Kritisch beäugte ich mich im Spiegel. Meine rosafarbenen Haare ließ ich wie immer locker über die Schulter fallen und hielt eine Strähne nur mit einer dünnen Klammer zurück. Das rote Kleid, welches mir Ino vor Ewigkeiten mal angedreht hatte, reichte mir lediglich bis zu der Mitte meiner Oberschenkel. Unruhig zupfte ich daran herum, als würde ich es dadurch in die Länge ziehen können. Ich wusste nur zu gut, dass ich wieder nach Hause geschickt werden würde, wenn ich bei Ino in einer Jeans auftauchen würde. Seufzend drehte ich mich einmal und betrachtete meine Kehrseite, bevor ich den Kopf schüttelte und vom langen Spiegel abließ. Jetzt hatte ich eh keine Zeit mehr, um etwas zu ändern. Ich schlüpfte schnell in passende Schuhe und meine Jacke, legte mir die Umhängetasche um und verließ auch schon die Wohnung. Bis zu Ino war es nur ein kurzer Spaziergang, dementsprechend konnte ich mir Zeit lassen. Genau genommen klingelte ich sogar fünf Minuten zu früh, was mit einem belustigten Schnauben kommentiert wurde. "Das du immer überpünktlich sein musst." meckerte Ino, als sie mich unten vor ihrer Wohnung endlich erreichte und wir uns mit Sai auf dem Weg machen konnten. Natürlich war ihr Freund dabei, da deren Beziehung noch relativ frisch war und sie dementsprechend nicht ohne einander konnten. Mir war es recht, ich mochte ihn und seine ruhige Art. Ich hatte das Gefühl, dass die beiden sich mit ihren Gemütern gut ausglichen.

"Bereit für Mission Macker-Finden?" fragte Ino grinsend, als wir den Club nach einer Weile erreicht hatten. Skeptisch hob ich eine Augenbraue. "Ich dachte, du findest einen neuen Namen dafür." Sie zuckte nur mit den Schultern und hakte sich bei uns beiden ein. "Ist doch egal, solange die Mission erfolgreich verläuft." Natürlich musste ich ihr zustimmen, auch wenn mir etwas flau im Magen wurde. Meine anfängliche Zuversicht hatte sich deutlich gelegt, gerade weil wir inzwischen auch im Club angekommen waren und die vielen Leute sahen. Es war brüllend heiß und die Tanzfläche total überfüllt. Ino schien allerdings die Ruhe selbst und zog uns einfach mit, bis wir einen freien Tisch entdeckten. "Gut, dass ich vorher reserviert habe." rief sie uns entgegen, denn anderweitig konnte man sich eh nicht unterhalten. Wie sollte ich so jemand kennenlernen? Das hatte ich gar nicht bedacht.

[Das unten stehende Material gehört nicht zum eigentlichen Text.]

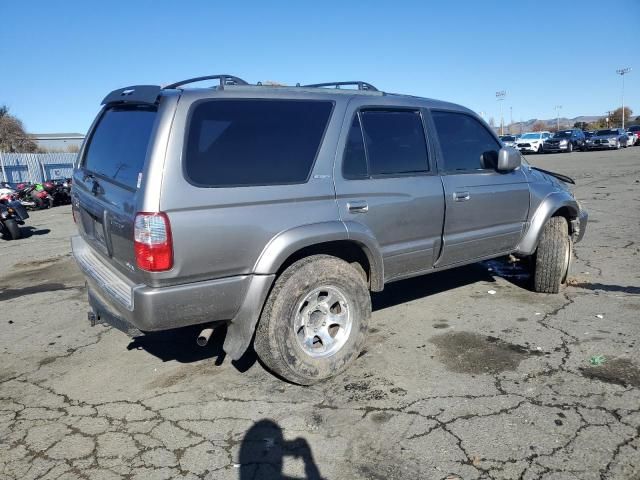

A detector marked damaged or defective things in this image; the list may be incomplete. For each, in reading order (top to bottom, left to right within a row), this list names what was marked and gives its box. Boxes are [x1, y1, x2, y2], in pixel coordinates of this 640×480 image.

cracked asphalt [1, 148, 640, 478]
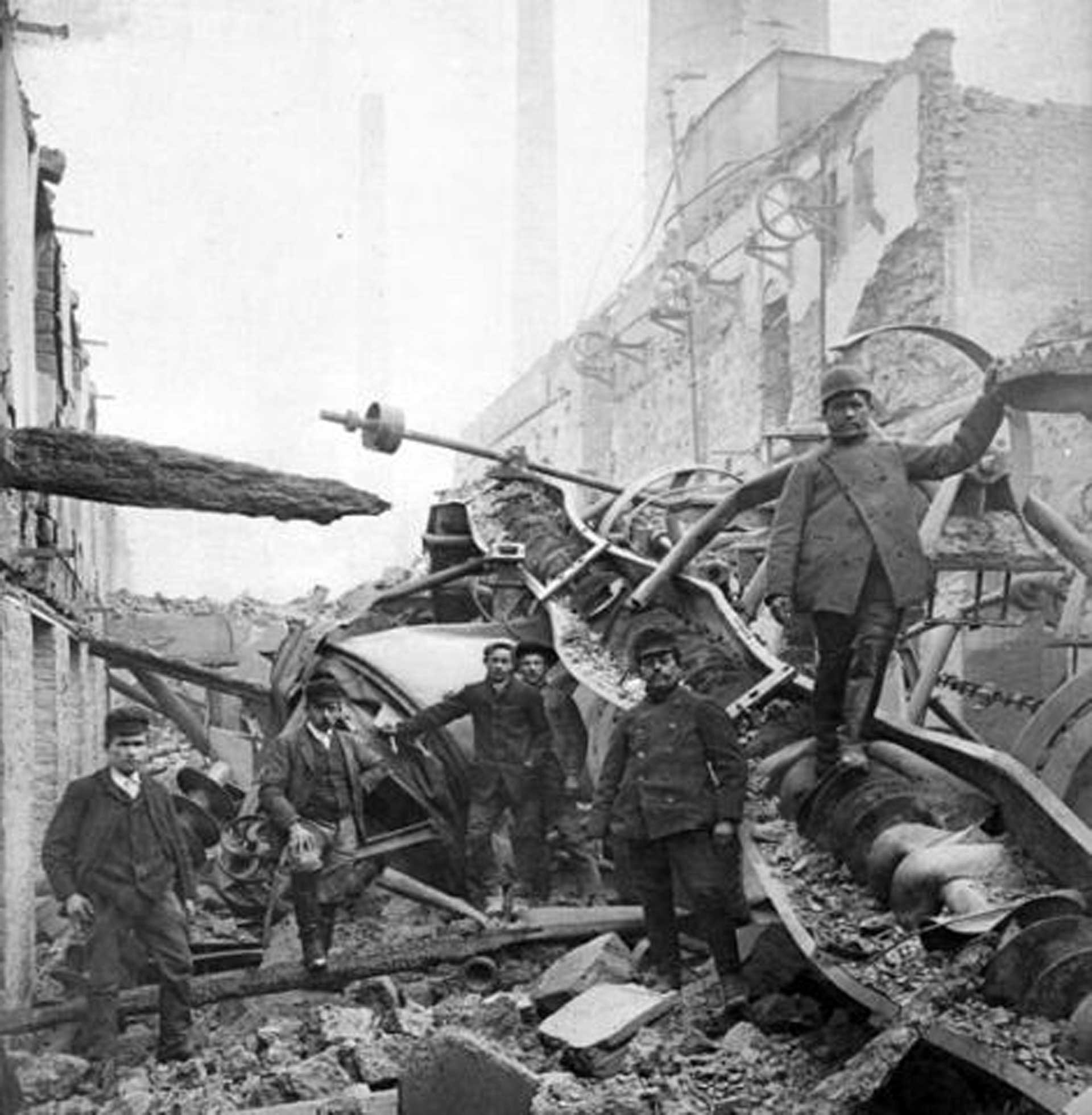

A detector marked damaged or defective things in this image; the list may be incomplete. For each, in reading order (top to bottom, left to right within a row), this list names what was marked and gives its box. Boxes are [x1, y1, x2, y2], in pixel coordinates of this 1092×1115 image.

damaged building facade [0, 22, 119, 1008]
damaged building facade [461, 30, 1092, 515]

Sobald wir unsere Sachen unter den Bänken sicher verstaut hatten, schickte Ino Sai auch schon los, um Getränke zu holen. Der Arme tat mir ein wenig leid, als ich die Masse vor der Bar entdeckte. Offensichtlich machte heftiges Tanzen und Rummachen ziemlich durstig. Die Musik fegte über den Club hinweg und erreichte selbst die hinterste Ecke, als ich mich etwas zu Ino beugte. Ihre langen, hellblonden Haare hatte sie zu einem hohen Zopf geflochten, was bei der aufkommenden Wärme wohl auch am klügsten war. "Und wie läuft es so bei euch?" fragte ich sogleich, sodass sie mir nur ein glückliches Lächeln schenkte. "Besser als gut. Der Sex ist..."

"Ino!"

"Was? Das gehört dazu, du Mauerblümchen!" machte sie sich über mich lustig. Ich streckte ihr nur die Zunge heraus. Leider war mein Liebesleben diesbezüglich auch ein wenig dürftig, doch das würde ich ihr jetzt nicht auf die Nase binden. Ich war mir ziemlich sicher, dass sie das auch so wusste. Nach einem kurzen Plausch über deren Beziehung kam Sai auch schon wieder zurück, sein Gesichtsausdruck sprach Bände. "Das hat ewig gedauert, die Aufmerksamkeit von den Barkeepern zu bekommen." beschwerte er sich und stellte drei volle Gläser hin. Anscheinend hatte er sich für irgendwelche Cocktails entschieden. "Egal, jetzt können wir wenigstens endlich anstoßen." beschwichtigte Ino und erhob ihr Getränk. Wir taten es ihr nach und ließen die Gläser aneinander klirren. Es schmeckte süßlich und hinterließ am nächsten Morgen bestimmt schlimme Kopfschmerzen, wenn man genug davon trank. Allerdings hatte ich heute nicht vor, mir vollends die Kante zu geben. Ich vertrug nicht allzu viel und mochte es nicht, wie mein Körper die Kontrolle verlor. Ganz im Gegensatz zu Ino, wie ich schmunzelnd feststellen musste. Der kleine Schluckspecht hatte ihr halbes Glas schon geext, was Sai auch nur mit einem Seufzen quittierte. Er musste sie später schließlich nach Hause tragen.